There is no requirement to buy one upgrade before you buy the other. The only things which I think are sequentially unlocked are the Fleet Pass and Quick Travel upgrades. And, while you could buy this with an lower level alt, it's definitely easier to generate credits via daily missions with your level 50. Really an economies of scale issue.

Quote Originally Posted by Calemyr View Post
You need credits in order to purchase these legacy bonuses? How expensive are they? If it's to the point you need endgame characters to afford it, it's not a great incentive to hurry back - the game rapidly ceased to be fun in the mid thirties, as the difficulty of even mundane fights spiked and my ability to get into groups remained flat (and darn close to zero).
It depends. Some of the bonuses are story-progress related. Some of them are legacy-level related. Some of them are character level related. Some of them are Valor/Social level related. Some of them are purchasable outright. Some of them require a combination of legacy and money.

You cannot buy your way into the story progress bonuses or companion bonuses. You can buy your way into Social and Valor items with legacy and money. You can only buy the ship terminals with legacy and money. You can buy race unlocks with legacy and money.

Quote Originally Posted by VanBuren View Post
being recently named the worst company in America.
People really give that stupid, histrionic poll too much press.

Quote Originally Posted by Karoht View Post
Either way, it doesn't take much for an MMO to burn. SWTOR was buggy, graphically it wasn't that amazing but it was very good for an MMO, the lack of endgame meant players were bored, and when the company pulled the 'bait and switch' some people said enough's enough, free month or no.
I'm not sure I agree that it was that buggy at launch. They introduced more bugs by being over-eager to satisfy player demands than the game actually had at launch.

Also, the "when the company pulled the bait and switch" was last week, not six months ago.

Quote Originally Posted by Karoht View Post
Side note, I'm getting really tired of Bioware blaming all the faults of their games on release dates, investors, etc. I would love to see them produce a game without all the meddling, and see what's really what.
This would never happen unless they went the way of Spiderweb.

Quote Originally Posted by Karoht View Post
Giving people a month free is either a stopgap (prevent people from leaving) or a gimmick to get people to return. Either way, it was a good move at the time.
This was also last week. My brain could be addled today, but it reads like you're writing an obituary.

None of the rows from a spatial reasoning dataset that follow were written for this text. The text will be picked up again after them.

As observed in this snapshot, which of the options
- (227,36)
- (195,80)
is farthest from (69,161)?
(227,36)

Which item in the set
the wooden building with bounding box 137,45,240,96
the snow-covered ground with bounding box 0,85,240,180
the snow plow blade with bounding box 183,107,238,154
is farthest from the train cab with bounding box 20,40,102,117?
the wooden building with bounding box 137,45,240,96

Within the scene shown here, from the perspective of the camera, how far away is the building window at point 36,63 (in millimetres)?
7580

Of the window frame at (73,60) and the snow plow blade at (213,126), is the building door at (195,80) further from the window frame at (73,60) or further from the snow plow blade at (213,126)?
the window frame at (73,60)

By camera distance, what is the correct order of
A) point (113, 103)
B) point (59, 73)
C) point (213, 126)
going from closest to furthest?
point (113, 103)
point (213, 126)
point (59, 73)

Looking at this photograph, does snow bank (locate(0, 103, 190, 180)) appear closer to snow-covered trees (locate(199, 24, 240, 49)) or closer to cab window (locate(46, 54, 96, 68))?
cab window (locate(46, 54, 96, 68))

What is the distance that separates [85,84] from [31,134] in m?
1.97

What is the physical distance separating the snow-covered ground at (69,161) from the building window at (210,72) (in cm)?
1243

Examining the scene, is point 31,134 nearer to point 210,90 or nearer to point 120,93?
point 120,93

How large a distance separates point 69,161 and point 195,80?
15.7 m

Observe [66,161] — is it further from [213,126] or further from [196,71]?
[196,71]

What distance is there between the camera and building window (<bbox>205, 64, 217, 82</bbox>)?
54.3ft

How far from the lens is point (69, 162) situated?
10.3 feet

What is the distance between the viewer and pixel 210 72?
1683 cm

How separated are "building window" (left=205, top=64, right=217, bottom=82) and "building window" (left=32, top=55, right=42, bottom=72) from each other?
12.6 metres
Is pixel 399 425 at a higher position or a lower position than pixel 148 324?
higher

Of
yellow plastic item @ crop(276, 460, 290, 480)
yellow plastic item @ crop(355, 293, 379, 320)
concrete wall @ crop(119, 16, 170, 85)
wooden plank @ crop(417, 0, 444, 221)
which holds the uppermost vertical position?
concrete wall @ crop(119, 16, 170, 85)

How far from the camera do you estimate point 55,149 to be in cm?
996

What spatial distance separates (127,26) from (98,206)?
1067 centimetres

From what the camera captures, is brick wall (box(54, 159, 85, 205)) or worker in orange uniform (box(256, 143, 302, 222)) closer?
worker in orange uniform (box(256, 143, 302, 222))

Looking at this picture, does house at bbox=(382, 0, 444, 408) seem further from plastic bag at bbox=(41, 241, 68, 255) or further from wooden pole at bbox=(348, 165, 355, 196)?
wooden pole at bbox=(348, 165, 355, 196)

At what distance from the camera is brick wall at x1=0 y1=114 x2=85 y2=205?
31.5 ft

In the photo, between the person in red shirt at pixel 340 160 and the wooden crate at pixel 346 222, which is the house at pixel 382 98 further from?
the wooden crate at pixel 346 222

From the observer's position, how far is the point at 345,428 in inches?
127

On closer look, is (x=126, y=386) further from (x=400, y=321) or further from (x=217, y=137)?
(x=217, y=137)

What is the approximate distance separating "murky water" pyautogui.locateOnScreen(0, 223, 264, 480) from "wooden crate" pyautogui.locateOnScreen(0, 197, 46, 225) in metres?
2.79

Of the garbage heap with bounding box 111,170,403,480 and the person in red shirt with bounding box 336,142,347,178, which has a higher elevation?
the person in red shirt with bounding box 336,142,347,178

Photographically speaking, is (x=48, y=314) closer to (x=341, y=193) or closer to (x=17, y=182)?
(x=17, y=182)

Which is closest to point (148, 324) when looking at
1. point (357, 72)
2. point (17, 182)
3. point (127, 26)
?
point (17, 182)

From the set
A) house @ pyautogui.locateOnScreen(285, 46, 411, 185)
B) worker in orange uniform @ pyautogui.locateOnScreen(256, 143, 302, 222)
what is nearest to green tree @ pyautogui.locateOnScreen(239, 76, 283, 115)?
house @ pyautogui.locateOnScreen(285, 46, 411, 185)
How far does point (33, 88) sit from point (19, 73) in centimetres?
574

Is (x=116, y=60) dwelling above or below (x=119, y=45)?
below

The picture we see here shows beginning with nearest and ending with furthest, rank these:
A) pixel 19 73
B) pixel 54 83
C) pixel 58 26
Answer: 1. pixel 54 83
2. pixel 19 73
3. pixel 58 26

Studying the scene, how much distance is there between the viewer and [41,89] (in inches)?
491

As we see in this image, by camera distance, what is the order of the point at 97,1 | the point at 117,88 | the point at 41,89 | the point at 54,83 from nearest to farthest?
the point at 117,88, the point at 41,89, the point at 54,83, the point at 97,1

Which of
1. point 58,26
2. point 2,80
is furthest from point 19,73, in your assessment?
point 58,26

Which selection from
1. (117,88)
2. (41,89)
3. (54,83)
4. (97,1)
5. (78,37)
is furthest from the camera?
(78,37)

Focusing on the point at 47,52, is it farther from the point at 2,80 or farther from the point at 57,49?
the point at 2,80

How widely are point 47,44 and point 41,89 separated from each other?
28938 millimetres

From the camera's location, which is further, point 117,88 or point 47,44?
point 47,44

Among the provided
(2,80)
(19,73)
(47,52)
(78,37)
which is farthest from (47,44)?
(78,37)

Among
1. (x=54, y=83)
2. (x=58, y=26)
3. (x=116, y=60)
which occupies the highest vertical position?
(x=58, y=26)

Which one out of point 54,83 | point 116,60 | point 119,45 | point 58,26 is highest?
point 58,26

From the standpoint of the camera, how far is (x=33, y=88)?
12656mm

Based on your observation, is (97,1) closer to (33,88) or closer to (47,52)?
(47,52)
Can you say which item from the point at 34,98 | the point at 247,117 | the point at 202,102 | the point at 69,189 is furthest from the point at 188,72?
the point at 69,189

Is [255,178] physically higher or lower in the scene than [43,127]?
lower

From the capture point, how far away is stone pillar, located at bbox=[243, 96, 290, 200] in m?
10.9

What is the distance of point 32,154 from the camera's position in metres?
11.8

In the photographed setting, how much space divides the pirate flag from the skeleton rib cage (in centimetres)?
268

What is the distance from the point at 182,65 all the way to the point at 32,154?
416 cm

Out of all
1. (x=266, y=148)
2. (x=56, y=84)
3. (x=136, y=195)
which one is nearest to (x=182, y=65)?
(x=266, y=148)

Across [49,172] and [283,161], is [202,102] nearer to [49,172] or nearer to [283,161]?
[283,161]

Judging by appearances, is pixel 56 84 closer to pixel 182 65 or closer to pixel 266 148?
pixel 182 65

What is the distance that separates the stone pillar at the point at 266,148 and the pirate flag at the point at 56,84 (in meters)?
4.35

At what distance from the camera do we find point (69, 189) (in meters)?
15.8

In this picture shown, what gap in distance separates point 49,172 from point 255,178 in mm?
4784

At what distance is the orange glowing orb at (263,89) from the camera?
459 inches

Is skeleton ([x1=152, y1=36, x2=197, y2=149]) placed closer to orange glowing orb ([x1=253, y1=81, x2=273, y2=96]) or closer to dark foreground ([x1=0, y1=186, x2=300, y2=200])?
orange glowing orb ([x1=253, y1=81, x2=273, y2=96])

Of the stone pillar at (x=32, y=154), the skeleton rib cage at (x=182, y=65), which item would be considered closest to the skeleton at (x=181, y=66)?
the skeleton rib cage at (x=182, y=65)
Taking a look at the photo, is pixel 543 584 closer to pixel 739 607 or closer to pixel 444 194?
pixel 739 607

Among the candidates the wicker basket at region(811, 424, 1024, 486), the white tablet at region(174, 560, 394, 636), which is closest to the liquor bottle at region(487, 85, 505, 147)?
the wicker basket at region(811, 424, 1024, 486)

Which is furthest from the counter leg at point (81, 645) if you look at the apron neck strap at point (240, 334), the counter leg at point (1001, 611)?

Quote Originally Posted by Karoht View Post
Now admittedly, the number of people who blitzed their way to 50 in the first week of release and found less endgame than they were expecting are likely to be a minority.
They're a very loud minority. Unfortunately, their dedication to being loud spurred over-reactiveness in Bioware, as noted above. I'm not saying that the company shouldn't have done anything in response, but there were an incredible number of missteps by the company for a game that only five months old, all in order to please the blitzers, please the PvPers, and please the alt-makers. Honestly, I think they might have been better off picking one of those groups and serving them first. Sure the other two could bitch about being left out, but it wouldn't lead to everyone feeling ill-served or to the "bait and switch" labels.